- _Dataset entries_:
____________________

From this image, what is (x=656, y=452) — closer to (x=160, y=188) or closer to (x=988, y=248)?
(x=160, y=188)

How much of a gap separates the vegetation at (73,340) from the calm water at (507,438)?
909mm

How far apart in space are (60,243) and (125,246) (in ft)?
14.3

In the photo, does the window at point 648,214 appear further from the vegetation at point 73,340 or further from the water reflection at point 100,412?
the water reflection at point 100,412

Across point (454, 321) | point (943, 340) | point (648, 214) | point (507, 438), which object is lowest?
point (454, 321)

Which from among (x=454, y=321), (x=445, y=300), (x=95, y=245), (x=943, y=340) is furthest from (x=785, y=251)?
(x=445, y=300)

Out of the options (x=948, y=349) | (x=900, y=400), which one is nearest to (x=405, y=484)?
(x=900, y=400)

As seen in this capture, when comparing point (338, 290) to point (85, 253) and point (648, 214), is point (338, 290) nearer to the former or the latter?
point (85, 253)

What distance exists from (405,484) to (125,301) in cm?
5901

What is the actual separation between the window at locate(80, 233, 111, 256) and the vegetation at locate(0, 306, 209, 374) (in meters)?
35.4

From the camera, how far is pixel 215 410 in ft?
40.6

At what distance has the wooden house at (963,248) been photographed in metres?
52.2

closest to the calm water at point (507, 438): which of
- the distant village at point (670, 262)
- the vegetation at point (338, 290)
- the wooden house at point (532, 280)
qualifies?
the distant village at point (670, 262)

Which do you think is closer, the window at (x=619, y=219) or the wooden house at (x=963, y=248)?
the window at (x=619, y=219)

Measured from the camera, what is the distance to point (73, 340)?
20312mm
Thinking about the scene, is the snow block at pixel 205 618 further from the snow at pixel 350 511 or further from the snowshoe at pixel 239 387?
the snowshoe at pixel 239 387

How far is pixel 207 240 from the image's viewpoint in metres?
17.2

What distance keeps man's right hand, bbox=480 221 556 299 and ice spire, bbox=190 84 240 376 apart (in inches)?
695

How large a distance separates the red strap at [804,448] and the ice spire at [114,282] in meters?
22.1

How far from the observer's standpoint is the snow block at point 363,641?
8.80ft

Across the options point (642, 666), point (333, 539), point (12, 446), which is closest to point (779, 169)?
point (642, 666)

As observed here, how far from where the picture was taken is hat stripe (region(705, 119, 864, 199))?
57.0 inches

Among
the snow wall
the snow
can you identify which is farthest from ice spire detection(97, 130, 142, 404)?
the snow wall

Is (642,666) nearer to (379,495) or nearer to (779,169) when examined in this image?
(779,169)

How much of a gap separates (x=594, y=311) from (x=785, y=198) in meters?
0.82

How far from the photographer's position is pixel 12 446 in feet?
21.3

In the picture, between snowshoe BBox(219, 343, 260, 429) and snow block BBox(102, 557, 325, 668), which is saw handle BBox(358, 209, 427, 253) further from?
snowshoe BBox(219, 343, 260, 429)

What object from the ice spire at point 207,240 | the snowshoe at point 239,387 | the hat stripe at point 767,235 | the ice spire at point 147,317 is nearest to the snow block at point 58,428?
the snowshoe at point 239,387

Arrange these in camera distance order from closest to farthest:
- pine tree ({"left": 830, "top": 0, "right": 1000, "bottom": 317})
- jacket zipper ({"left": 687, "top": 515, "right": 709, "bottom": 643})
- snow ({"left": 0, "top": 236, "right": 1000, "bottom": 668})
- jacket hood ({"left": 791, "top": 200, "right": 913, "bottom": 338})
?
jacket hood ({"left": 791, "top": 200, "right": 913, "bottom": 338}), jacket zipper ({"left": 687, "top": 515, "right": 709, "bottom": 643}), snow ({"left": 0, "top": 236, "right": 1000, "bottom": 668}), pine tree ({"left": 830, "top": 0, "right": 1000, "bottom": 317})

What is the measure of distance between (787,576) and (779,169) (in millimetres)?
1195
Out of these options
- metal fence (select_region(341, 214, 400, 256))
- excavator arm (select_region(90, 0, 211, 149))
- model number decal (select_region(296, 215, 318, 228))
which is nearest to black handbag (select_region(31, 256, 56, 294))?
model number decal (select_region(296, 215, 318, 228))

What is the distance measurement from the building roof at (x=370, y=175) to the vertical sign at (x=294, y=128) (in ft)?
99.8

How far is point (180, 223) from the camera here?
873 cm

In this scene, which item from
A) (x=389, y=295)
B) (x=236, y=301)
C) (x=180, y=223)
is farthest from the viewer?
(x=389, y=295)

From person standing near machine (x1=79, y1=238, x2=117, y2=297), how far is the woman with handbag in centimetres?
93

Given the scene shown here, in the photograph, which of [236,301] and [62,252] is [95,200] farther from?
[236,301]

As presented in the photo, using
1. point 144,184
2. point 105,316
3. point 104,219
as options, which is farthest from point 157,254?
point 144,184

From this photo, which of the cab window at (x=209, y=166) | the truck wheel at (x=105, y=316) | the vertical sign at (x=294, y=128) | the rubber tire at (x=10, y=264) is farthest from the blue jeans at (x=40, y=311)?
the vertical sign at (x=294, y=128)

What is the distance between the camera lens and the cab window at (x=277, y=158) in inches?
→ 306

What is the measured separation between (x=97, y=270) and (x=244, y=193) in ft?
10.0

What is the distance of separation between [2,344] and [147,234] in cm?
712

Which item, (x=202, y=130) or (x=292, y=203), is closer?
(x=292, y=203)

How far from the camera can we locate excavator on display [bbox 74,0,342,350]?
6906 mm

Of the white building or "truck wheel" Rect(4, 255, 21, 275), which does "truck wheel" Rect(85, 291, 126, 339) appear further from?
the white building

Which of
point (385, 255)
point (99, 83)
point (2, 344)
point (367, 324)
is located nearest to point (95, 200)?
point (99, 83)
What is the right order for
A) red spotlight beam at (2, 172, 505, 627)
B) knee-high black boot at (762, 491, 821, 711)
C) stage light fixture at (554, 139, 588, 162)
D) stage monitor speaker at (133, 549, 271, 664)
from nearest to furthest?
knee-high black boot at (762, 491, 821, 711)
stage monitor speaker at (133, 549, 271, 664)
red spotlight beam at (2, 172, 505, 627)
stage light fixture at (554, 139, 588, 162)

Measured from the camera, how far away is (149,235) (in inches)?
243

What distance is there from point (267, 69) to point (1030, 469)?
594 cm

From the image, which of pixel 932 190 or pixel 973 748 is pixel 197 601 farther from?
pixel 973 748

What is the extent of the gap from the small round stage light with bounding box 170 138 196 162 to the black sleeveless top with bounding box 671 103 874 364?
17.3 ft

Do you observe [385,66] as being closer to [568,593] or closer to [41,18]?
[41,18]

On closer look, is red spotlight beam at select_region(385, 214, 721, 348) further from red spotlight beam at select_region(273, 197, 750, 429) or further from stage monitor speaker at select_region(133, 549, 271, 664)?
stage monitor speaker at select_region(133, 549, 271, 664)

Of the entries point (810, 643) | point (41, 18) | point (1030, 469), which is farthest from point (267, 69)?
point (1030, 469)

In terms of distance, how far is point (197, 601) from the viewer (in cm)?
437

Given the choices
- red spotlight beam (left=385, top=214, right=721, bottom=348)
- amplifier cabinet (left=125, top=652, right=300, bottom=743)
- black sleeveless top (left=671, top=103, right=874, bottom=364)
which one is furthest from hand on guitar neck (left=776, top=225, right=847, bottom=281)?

____________________

- _Task_: Copy out the lines of the entries word for word, starting at the line that contains "From the camera, how far is" and ending at the line that contains "57.0 inches", with both of those lines included.

- _Solution to this exercise_:
From the camera, how far is pixel 215 410 in ft?
40.6

At what distance has the wooden house at (963,248) been photographed in metres?
52.2

closest to the calm water at point (507, 438): which of
- the distant village at point (670, 262)
- the vegetation at point (338, 290)
- the wooden house at point (532, 280)
qualifies?
the distant village at point (670, 262)

Which do you think is closer, the window at (x=619, y=219) or the wooden house at (x=963, y=248)?
the window at (x=619, y=219)

Measured from the camera, what is the distance to point (73, 340)?
20312mm
Thinking about the scene, is the snow block at pixel 205 618 further from the snow at pixel 350 511 or further from the snowshoe at pixel 239 387?
the snowshoe at pixel 239 387

How far is pixel 207 240 from the image's viewpoint in metres?
17.2

What distance keeps man's right hand, bbox=480 221 556 299 and ice spire, bbox=190 84 240 376 apart (in inches)?
695

How large a distance separates the red strap at [804,448] and the ice spire at [114,282] in meters?
22.1

How far from the observer's standpoint is the snow block at point 363,641?
8.80ft

Across the options point (642, 666), point (333, 539), point (12, 446), which is closest to point (779, 169)?
point (642, 666)

As observed here, how far from where the picture was taken is hat stripe (region(705, 119, 864, 199))?
57.0 inches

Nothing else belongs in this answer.